David Hill reviews The Front Line


‘What are the great war photos? Alexander Gardner’s rag bundles of Confederate dead after the 1862 Battle of Antietam. Capra’s Republican infantryman flung backwards by a bullet's impact in the Spanish Civil War. Nine-year-old Phan Thi Kim Thuc fleeing, naked, napalm-seared and screaming, from her Vietnamese village. You’ll have your own list. Often, they focus on an individual; evoke the life beyond combat or collateral damage.

‘From this book, I’ll pick enemy parachutes flecking the sky above Crete, while a burning transport plane plummets down. (I remember another of my uncles telling me with head bent how he and other NZ troops shot the paratroopers as they drifted to Earth. “Poor bastards. We could hear them screaming.”)

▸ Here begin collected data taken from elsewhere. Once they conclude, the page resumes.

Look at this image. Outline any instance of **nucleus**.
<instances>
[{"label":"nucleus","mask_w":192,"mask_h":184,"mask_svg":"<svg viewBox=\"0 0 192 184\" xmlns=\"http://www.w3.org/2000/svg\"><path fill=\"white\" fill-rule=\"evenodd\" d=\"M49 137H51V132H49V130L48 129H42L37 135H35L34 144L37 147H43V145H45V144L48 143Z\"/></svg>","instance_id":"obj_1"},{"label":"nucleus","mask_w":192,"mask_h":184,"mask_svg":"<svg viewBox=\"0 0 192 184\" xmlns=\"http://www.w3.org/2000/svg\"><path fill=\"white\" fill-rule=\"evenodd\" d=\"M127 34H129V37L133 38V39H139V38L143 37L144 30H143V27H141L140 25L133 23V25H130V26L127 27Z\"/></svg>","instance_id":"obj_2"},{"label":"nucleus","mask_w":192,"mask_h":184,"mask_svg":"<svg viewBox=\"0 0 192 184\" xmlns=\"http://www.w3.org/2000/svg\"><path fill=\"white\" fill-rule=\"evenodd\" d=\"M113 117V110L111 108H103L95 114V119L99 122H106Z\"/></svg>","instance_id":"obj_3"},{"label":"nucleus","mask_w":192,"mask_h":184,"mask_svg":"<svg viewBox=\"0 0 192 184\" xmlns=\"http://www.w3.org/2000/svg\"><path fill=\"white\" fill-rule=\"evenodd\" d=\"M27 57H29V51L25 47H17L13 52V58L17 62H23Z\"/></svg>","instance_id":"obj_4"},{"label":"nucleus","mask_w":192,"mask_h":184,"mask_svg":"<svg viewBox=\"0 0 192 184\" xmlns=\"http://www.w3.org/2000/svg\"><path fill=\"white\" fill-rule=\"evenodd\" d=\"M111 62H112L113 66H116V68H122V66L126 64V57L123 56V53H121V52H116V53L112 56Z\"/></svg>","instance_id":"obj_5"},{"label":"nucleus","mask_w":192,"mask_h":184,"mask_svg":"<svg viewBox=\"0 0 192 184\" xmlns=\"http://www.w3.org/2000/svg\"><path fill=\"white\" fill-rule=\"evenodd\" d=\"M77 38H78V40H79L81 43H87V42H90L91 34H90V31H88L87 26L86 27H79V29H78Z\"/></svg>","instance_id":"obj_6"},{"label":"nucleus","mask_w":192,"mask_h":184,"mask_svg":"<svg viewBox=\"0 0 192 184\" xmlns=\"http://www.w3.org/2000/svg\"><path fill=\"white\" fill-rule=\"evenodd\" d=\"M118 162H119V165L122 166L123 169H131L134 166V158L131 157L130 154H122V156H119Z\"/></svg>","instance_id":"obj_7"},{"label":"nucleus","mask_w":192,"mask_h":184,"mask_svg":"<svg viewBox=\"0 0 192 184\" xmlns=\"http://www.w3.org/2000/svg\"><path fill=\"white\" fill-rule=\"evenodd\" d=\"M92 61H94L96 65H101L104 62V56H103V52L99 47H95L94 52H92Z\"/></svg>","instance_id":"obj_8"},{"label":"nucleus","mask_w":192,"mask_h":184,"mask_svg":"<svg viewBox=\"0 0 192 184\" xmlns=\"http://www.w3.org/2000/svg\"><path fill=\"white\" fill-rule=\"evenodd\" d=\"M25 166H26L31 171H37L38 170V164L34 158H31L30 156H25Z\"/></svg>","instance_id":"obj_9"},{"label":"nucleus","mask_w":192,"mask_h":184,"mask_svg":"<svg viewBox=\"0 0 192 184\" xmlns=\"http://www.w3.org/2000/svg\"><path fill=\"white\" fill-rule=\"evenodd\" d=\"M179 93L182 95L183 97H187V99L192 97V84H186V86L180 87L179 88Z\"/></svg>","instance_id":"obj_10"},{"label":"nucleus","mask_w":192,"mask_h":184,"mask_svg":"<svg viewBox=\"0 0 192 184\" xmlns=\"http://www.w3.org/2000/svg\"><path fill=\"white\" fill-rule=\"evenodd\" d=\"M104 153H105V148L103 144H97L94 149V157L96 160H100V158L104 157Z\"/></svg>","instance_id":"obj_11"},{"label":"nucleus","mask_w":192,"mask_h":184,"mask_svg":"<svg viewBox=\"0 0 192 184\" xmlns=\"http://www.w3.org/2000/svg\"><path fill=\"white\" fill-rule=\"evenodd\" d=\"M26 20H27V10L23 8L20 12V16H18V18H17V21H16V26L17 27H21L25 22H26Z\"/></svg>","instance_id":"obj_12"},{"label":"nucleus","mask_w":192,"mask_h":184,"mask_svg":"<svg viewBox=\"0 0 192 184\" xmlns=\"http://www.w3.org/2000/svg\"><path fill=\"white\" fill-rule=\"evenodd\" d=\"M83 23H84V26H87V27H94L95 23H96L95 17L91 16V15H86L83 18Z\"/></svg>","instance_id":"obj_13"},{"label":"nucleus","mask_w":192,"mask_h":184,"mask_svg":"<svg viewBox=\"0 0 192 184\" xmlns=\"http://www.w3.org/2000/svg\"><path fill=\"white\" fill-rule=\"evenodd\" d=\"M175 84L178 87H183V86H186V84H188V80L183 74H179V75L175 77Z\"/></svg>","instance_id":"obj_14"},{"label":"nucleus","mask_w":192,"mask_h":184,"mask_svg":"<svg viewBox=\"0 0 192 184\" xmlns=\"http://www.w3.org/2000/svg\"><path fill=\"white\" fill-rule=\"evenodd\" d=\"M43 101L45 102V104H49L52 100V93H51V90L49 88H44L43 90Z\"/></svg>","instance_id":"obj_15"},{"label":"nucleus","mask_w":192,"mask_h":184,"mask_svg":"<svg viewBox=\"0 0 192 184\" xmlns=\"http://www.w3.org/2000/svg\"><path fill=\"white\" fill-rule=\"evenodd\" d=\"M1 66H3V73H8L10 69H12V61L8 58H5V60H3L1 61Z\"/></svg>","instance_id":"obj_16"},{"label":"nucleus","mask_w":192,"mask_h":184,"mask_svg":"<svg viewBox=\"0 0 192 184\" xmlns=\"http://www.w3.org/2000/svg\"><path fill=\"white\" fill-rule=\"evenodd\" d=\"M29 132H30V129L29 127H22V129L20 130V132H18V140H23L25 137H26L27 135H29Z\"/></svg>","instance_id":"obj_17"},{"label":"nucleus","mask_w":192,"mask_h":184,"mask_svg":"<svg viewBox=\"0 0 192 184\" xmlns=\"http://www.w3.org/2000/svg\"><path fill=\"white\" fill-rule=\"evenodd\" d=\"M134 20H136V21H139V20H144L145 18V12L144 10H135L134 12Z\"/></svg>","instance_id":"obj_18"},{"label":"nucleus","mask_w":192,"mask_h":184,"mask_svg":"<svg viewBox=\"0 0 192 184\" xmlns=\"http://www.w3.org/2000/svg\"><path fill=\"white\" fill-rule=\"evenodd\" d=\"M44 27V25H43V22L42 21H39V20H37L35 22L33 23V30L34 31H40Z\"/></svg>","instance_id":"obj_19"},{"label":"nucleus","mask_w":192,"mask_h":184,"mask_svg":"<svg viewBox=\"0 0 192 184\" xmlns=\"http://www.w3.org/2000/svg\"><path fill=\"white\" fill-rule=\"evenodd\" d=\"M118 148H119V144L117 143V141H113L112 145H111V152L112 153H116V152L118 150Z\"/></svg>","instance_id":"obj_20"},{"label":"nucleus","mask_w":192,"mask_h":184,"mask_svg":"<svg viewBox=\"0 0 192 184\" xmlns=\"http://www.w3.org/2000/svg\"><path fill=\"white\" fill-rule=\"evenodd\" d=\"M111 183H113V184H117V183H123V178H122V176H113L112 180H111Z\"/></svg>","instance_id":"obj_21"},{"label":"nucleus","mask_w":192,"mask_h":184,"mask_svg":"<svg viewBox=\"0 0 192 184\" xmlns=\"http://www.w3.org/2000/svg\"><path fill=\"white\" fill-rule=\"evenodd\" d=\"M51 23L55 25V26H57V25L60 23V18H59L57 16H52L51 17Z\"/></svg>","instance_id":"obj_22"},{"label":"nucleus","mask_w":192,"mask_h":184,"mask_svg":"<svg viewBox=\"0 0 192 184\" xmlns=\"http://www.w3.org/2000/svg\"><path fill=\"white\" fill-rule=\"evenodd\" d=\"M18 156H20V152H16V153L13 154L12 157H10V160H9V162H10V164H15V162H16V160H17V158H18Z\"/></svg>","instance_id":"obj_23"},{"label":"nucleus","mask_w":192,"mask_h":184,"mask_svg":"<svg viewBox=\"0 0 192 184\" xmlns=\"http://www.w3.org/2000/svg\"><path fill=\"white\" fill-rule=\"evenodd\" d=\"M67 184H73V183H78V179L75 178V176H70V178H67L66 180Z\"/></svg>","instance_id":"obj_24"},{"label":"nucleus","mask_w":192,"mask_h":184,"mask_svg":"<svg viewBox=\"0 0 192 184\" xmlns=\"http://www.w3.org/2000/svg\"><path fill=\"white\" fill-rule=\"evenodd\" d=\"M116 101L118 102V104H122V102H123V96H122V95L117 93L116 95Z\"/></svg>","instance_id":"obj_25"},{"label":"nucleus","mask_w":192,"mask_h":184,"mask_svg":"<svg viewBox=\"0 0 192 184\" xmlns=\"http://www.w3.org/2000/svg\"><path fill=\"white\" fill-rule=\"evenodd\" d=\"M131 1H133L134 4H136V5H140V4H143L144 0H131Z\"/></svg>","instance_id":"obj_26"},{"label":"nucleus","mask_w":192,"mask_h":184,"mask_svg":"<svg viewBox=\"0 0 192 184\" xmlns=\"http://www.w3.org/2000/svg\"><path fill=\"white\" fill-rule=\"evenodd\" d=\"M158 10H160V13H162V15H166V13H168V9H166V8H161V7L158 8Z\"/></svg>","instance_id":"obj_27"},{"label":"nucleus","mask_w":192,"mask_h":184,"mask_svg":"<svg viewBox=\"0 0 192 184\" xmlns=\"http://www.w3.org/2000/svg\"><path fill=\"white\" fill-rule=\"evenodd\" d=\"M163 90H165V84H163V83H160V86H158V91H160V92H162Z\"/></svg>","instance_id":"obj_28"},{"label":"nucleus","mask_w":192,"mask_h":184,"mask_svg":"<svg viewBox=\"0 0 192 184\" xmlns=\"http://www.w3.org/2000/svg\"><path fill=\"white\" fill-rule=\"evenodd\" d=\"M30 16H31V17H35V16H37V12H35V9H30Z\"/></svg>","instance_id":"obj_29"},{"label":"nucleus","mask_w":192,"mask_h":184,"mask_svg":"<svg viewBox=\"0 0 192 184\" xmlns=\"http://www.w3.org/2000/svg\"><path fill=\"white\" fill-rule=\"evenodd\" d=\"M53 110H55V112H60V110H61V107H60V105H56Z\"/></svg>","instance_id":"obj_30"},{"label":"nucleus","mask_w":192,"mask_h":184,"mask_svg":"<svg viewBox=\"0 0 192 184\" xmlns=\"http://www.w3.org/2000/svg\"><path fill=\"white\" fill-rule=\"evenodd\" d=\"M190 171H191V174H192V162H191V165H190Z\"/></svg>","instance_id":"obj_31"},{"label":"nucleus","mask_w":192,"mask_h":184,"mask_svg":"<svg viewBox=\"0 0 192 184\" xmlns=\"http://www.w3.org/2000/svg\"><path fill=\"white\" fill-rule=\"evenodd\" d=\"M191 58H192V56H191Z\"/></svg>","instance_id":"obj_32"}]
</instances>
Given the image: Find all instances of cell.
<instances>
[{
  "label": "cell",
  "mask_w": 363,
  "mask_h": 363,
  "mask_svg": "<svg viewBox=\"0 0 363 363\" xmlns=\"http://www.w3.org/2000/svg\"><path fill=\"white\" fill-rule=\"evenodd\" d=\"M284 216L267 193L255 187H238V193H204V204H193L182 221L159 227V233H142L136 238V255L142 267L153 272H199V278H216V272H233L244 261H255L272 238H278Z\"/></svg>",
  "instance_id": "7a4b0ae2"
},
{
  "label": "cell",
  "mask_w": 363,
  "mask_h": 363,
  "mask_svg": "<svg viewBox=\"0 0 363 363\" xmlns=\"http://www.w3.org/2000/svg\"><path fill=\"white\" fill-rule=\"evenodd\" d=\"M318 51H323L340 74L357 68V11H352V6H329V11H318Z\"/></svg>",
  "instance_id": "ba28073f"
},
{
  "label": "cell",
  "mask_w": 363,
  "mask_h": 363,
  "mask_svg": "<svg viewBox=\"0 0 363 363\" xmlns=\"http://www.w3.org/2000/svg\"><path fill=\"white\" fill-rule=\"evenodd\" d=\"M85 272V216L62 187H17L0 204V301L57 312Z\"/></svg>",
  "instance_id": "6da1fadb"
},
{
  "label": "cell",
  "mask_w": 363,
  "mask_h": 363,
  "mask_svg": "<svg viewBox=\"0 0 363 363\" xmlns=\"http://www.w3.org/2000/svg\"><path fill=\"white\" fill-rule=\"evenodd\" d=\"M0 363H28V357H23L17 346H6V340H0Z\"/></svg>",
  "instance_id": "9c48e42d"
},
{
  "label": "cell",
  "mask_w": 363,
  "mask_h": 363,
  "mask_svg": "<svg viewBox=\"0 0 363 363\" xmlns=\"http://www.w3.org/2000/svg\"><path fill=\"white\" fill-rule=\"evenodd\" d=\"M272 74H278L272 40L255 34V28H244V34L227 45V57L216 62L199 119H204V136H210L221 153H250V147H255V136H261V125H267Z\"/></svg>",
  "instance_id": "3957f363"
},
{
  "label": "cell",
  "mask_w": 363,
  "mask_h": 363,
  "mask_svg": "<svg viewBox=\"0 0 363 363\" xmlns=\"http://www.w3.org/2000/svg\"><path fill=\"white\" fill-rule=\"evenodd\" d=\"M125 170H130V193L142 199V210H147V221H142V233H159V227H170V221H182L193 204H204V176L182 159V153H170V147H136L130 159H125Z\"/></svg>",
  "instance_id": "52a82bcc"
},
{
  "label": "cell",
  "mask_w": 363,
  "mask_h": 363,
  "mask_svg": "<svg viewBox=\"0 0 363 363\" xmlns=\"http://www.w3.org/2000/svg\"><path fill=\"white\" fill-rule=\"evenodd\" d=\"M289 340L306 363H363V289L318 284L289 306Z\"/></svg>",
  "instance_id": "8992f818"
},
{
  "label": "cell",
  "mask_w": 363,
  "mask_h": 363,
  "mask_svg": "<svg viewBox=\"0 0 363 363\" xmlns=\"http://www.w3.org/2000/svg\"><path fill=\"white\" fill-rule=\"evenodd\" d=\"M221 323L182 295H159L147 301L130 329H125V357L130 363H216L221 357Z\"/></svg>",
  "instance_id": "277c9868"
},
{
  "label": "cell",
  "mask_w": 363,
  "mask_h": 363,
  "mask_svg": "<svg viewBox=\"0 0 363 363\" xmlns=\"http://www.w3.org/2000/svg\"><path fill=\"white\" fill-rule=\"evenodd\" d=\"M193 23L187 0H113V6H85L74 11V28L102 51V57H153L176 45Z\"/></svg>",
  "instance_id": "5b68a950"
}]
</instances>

‘There’s the letter from “The British Free Corps,” an SS unit of Allied prisoners recruited to fight for the Nazis (one NZer served in it); a cartoon of a Lancaster squadron in flight, crammed with busy, bright little humans; devastated Monte Cassino, resembling Hiroshima in its obliteration. Most of all, perhaps, there’s the frightened German POW captured at Sidi Rezegh. He’s 15 years old. Once again, you’ll make your own list.

‘“My subject is War, and the Pity of War,” Wilfred Owen wrote in 1918, a few months before he was killed during the last week of WWI. “The Poetry is in the Pity.” Pity, pathos, pomp and many other emotions are evoked in this collection, too. An authoritative and frequently affecting book. I can say so without – ta-da – any inhibitions.’